### Données à traiter

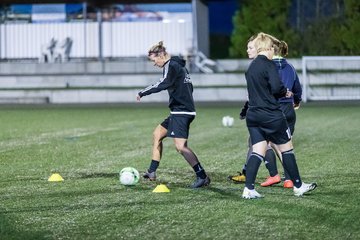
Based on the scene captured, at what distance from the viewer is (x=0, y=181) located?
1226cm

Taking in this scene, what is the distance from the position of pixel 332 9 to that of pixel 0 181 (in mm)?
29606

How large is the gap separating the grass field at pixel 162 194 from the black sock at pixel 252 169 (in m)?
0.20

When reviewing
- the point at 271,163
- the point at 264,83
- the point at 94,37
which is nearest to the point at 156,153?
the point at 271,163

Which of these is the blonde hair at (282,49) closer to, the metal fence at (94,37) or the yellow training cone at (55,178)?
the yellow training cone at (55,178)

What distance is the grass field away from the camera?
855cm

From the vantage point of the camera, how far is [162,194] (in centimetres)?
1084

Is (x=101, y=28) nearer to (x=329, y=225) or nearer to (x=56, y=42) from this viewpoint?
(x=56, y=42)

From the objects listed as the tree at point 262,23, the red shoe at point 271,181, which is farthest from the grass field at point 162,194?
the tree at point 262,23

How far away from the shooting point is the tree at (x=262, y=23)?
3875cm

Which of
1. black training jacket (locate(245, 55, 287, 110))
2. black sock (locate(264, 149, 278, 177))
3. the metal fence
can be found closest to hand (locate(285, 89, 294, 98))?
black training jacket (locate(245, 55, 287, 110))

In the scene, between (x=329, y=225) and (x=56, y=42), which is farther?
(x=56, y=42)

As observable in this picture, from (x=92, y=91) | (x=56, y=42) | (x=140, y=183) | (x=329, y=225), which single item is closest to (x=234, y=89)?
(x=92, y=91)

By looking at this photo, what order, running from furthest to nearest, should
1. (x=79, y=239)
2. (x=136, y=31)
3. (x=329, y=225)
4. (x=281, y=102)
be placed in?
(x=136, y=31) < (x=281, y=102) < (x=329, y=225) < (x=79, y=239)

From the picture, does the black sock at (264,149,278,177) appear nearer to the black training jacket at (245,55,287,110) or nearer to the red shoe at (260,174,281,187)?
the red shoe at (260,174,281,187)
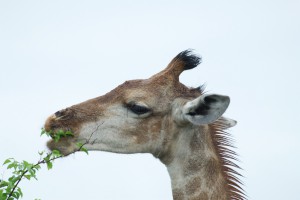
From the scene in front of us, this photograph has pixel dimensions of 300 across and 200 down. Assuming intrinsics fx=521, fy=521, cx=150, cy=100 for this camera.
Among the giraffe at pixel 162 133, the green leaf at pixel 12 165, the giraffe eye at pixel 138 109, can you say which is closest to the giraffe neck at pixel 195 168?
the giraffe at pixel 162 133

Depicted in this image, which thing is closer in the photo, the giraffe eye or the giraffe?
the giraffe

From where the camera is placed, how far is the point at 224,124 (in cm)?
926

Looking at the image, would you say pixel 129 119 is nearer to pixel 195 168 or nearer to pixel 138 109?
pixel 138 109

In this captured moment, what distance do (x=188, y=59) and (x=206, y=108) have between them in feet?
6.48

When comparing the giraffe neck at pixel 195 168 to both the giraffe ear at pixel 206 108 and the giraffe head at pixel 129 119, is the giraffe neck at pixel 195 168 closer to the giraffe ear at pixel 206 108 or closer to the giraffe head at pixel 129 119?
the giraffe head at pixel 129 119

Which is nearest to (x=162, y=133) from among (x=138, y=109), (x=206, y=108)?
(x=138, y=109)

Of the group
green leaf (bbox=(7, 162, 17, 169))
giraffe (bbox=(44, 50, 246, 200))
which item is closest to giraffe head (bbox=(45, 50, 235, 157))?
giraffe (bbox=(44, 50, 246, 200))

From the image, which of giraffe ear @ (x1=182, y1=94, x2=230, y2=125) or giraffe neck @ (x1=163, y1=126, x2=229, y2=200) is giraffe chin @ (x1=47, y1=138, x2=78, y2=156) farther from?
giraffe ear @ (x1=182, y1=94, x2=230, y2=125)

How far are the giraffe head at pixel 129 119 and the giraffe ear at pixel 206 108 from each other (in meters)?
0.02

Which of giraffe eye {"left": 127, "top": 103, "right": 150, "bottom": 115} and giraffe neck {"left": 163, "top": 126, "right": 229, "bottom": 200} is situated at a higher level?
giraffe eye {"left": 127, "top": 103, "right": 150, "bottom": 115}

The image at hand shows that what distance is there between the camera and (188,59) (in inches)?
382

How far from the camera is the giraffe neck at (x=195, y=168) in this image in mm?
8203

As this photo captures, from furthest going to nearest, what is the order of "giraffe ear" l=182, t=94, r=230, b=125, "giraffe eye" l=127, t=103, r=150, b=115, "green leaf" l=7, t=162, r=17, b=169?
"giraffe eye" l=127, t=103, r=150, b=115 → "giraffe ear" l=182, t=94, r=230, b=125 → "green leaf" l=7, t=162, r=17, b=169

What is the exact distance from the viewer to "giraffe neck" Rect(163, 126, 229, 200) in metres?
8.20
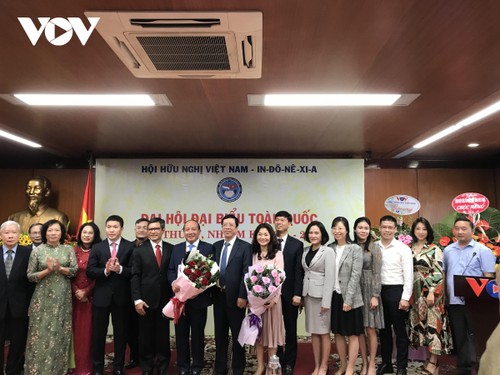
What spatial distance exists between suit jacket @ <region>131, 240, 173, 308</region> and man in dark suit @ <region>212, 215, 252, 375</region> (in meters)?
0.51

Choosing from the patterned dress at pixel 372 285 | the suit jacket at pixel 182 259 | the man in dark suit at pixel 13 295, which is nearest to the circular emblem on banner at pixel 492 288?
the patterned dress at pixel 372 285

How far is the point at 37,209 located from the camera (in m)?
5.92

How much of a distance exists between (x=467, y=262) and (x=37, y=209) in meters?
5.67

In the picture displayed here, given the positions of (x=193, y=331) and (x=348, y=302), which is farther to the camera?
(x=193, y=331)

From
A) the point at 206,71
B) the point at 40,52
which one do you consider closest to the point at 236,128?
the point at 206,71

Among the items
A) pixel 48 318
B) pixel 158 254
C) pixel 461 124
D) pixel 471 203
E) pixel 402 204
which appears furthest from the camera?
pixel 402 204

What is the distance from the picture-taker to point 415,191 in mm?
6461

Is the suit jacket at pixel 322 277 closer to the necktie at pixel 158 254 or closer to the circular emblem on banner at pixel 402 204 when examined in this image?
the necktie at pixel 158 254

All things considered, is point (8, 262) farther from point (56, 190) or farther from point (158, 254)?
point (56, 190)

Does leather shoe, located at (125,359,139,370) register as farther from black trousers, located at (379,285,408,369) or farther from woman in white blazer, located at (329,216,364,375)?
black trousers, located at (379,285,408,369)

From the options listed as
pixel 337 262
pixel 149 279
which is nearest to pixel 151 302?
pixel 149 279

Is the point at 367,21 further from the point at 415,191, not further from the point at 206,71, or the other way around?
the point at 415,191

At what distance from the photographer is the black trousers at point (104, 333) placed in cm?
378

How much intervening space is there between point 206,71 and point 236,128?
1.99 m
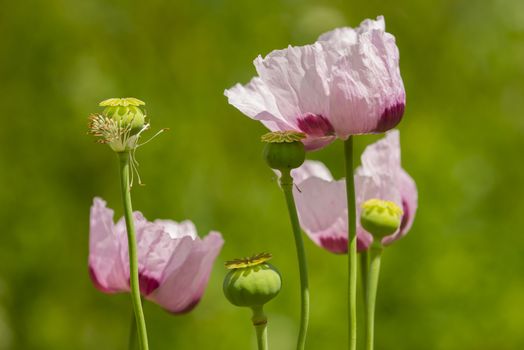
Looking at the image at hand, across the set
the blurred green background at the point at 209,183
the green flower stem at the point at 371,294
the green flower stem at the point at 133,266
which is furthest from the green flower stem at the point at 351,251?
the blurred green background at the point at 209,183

######
### Données à traiter

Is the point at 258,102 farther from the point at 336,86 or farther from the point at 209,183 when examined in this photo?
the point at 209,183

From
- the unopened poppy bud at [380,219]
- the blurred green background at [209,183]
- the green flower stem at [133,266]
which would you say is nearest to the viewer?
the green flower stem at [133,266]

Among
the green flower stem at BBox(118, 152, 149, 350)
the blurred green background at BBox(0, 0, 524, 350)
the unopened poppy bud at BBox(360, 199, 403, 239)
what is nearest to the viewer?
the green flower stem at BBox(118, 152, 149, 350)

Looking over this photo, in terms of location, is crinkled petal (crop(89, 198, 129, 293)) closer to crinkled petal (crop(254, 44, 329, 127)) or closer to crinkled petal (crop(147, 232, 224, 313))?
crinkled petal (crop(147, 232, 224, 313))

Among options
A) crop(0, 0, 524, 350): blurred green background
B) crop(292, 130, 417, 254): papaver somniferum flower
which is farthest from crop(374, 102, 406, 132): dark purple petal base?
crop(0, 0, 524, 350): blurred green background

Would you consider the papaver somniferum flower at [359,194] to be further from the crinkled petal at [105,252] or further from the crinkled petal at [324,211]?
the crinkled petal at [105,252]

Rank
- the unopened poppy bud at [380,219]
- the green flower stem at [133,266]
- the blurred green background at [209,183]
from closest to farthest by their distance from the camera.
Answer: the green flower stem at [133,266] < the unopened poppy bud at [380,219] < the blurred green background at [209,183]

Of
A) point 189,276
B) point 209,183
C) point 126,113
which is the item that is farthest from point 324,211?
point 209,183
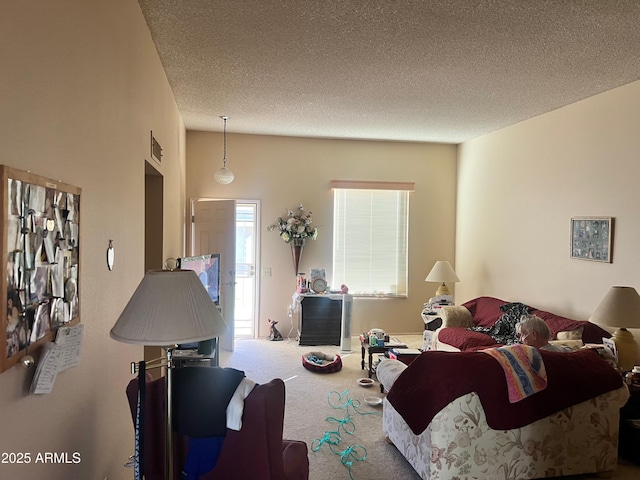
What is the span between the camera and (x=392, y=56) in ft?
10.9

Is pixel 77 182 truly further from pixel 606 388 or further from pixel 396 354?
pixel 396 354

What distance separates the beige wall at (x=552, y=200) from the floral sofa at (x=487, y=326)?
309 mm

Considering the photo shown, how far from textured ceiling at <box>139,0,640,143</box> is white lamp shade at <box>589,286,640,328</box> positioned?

######

Renommez « floral sofa » en « patterned sofa » et recopiez, sans autre changement, les lignes allant de celle qui contient « What distance separates » jusqu'à celle qui contient « Considering the photo ».

Réponse proposée.
What distance separates the beige wall at (x=552, y=200) from the patterned sofa at (x=487, y=326)?
309 mm

Considering the photo shown, how far from textured ceiling at <box>139,0,640,143</box> is white lamp shade at <box>589,286,640,328</box> positioned?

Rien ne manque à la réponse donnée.